Charles Webster

The pine woods on the hill,
And the farmhouse miles away,
Showed clear as though behind a lens
Under a sky of peacock blue!
But a blanket of cloud by afternoon
Muffled the earth. And you walked the road
And the clover field, where the only sound
Was the cricket’s liquid tremolo.
Then the sun went down between great drifts
Of distant storms. For a rising wind
Swept clean the sky and blew the flames
Of the unprotected stars;
And swayed the russet moon,
Hanging between the rim of the hill
And the twinkling boughs of the apple orchard.
You walked the shore in thought
Where the throats of the waves were like whip-poor-wills
Singing beneath the water and crying
To the wash of the wind in the cedar trees,
Till you stood, too full for tears, by the cot,
And looking up saw Jupiter,
Tipping the spire of the giant pine,
And looking down saw my vacant chair,
Rocked by the wind on the lonely porch—
Be brave, Beloved!

Father Malloy

You are over there, Father Malloy,
Where holy ground is, and the cross marks every grave,
Not here with us on the hill—
Us of wavering faith, and clouded vision
And drifting hope, and unforgiven sins.
You were so human, Father Malloy,
Taking a friendly glass sometimes with us,
Siding with us who would rescue Spoon River
From the coldness and the dreariness of village morality.
You were like a traveler who brings a little box of sand
From the wastes about the pyramids
And makes them real and Egypt real.
You were a part of and related to a great past,
And yet you were so close to many of us.
You believed in the joy of life.
You did not seem to be ashamed of the flesh.
You faced life as it is,
And as it changes.
Some of us almost came to you, Father Malloy,
Seeing how your church had divined the heart,
And provided for it,
Through Peter the Flame,
Peter the Rock.

Ami Green

Not “a youth with hoary head and haggard eye”,
But an old man with a smooth skin
And black hair!
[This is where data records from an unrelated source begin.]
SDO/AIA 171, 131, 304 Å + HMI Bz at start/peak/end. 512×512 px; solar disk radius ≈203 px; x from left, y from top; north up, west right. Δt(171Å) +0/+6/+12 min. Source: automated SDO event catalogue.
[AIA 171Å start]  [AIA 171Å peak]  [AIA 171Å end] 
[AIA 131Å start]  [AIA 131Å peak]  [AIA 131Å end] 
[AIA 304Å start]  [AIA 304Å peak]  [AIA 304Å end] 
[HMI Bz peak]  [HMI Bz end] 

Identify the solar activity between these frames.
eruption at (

I had the face of a boy as long as I lived,
And for years a soul that was stiff and bent,
In a world which saw me just as a jest,
To be hailed familiarly when it chose,
And loaded up as a man when it chose,
Being neither man nor boy.
In truth it was soul as well as body
Which never matured, and I say to you
That the much-sought prize of eternal youth
Is just arrested growth.

Calvin Campbell

Ye who are kicking against Fate,
Tell me how it is that on this hill-side
Running down to the river,
Which fronts the sun and the south-wind,
This plant draws from the air and soil
Poison and becomes poison ivy?
And this plant draws from the same air and soil
Sweet elixirs and colors and becomes arbutus?
And both flourish?
You may blame Spoon River for what it is,
But whom do you blame for the will in you
That feeds itself and makes you dock-weed,
Jimpson, dandelion or mullen
And which can never use any soil or air
So as to make you jessamine or wistaria?

Henry Layton

Whoever thou art who passest by
Know that my father was gentle,
And my mother was violent,
While I was born the whole of such hostile halves,
Not intermixed and fused,
But each distinct, feebly soldered together.
Some of you saw me as gentle,
Some as violent,
Some as both.
But neither half of me wrought my ruin.
It was the falling asunder of halves,
Never a part of each other,
That left me a lifeless soul.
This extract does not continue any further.